*Exercise A*: From the passage on women in the Bible, copy word for word the portion starting with "Both unity and" and going on through "a future redemption.".
*Exercise B*: According to the passage on women in the Bible, what did the congregation of Israel refuse to do until Miriam was restored to leadership?
*Exercise C*: Pick up the passage on women in the Bible after its final sentence and continue writing it.

*Document passage*:
* * * *

Both unity and gender diversity are clear themes in the creation accounts. God created the woman and the man to be one in unity and love. There is neither explicit nor implicit mention of an authority or leadership role of the man over the woman, except as the sad result of their sin and the ensuing judgments. Even then, such hierarchy is not presented as an ideal, but rather as a reality of human history like that of the weeds that spring from the earth. The resolution of this conflict in equality and harmony cannot be found in these chapters but look forward to a future redemption.
What we see from women in the Bible is similar to what we looked at from the last 2000 years of church history. From early on, women were affirmed as leaders. Miriam is a good example. She is portrayed in the Exodus narratives as a leader in and of her own right and is accorded a level of respect similar to that of Aaron and Moses. The congregation of Israel viewed her role as essential to its mission, refusing to move ahead on one occasion until she was restored to leadership after her criticism of Moses (Numbers 12:15).
In the New Testament, the apostle Paul describes a new era in which there will no longer be the discrimination of Jew over Gentile, free over slave or male over female – for all believers will be one in the Messiah (Galatians 3:28). Jesus treated women with dignity and respect. Women, as part of the priesthood of believers, were permitted to learn (1 Timothy 2:11), teach (Acts 18:26), lead in worship (1 Corinthians 11:4-16) and even serve as apostles (Junia in Romans 16:7) Husbands were called to mutually love and serve their wives, who, along with their children and slaves, were no longer to be treated as property (Ephesians 5:21-28)

* * * *

*Stored data*:
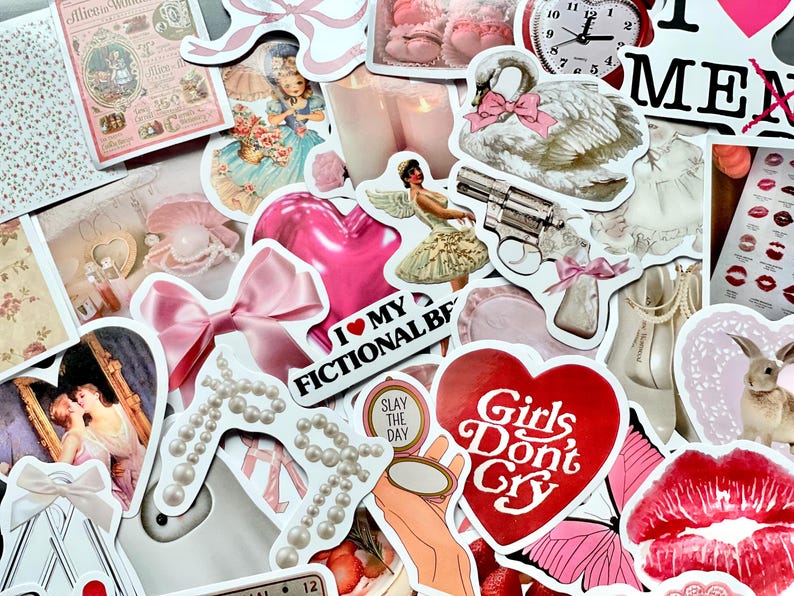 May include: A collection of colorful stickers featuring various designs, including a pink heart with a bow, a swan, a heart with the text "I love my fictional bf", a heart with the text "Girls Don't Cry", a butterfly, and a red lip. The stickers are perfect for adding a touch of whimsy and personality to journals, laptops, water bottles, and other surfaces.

* * * *

*Your response A*:
Both unity and gender diversity are clear themes in the creation accounts. God created the woman and the man to be one in unity and love. There is neither explicit nor implicit mention of an authority or leadership role of the man over the woman, except as the sad result of their sin and the ensuing judgments. Even then, such hierarchy is not presented as an ideal, but rather as a reality of human history like that of the weeds that spring from the earth. The resolution of this conflict in equality and harmony cannot be found in these chapters but look forward to a future redemption.

*Your response B*: The congregation refused to move ahead.

*Your response C*:
Women leaders come to the front with the beginning of the apostolic period. Several factors explain this. One is the Holy Spirit’s empowerment of both women and men for ministry. The outpouring of the Holy Spirit at Pentecost was an equal opportunity event. The women among Jesus’ disciples were enabled to witness just as the men were (Acts 1:8, 14-15; 2:17-18). The result was a major paradigm shift from the male priesthood of the Jewish culture to the charismatic worship format and gender-inclusive leadership of the early church.
Paul uses quite a few terms to describe the people who worked along side him in the building of the early church. It is interesting that he uses exactly the same language to describe both his male and female colleagues in ministry. He calls both men and women “fellow prisoners”, “fellow workers” and “hard workers: who “risked their necks” for Paul and “labored side by side” with him.
There were many women working alongside Paul in his ministry. Junia was considered “outstanding among the apostles” at Rome (Romans 16:7). Phoebe was a deacon (Romans 16:1-2); Syntyche and Euodia were leaders and evangelists (Philippians 4:3); Philip’s four daughters were prophets (Acts 21:9); and Prisacilla was a church planter (Romans 16:3-4) and a teacher (Acts 18:26)
These facts are hardly open to debate – although some remain eager and willing to attempt to circumvent them. To do so, however, one must dismiss the evidence of women leaders in the culture at large and impose on the biblical woman the image of cloistered, domestic female that did not exist in the Greco-Roman world. If anything, the matter of fact mention and listing of women in ministry permits us to conclude there was a substantially wider and well established early Christian culture of women leaders.
What has been your experience of men and women working together?